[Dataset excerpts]
☆ ☆ ☆ ☆

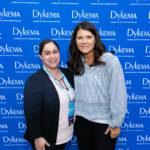 20210729-Dykema-DAY2-AKPHOTO-576
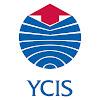 YCIS Beijing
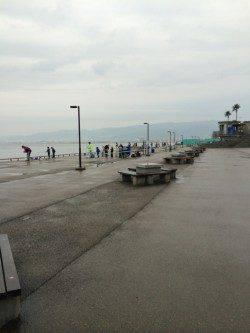 鳴尾浜 ワインドでタチウオ、明るくなり始めた6時過ぎにHIT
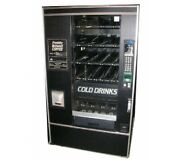 National 475 Refreshment Center Cold / Hot Beverage /glass Front Location Ready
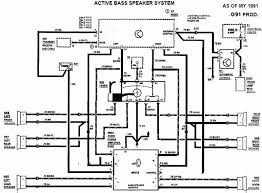 mercedes benz wiring diagram wiring solutions Mercedes-Benz Radio Wiring Diagram for 2013 amplifier wiring diagram mercedes benz 190e 2 0 binatani com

☆ ☆ ☆ ☆

Your answer should be an exact copy of the records above, with no pictures in it.

 20210729-Dykema-DAY2-AKPHOTO-576
 YCIS Beijing
 鳴尾浜 ワインドでタチウオ、明るくなり始めた6時過ぎにHIT
 National 475 Refreshment Center Cold / Hot Beverage /glass Front Location Ready
 mercedes benz wiring diagram wiring solutions Mercedes-Benz Radio Wiring Diagram for 2013 amplifier wiring diagram mercedes benz 190e 2 0 binatani com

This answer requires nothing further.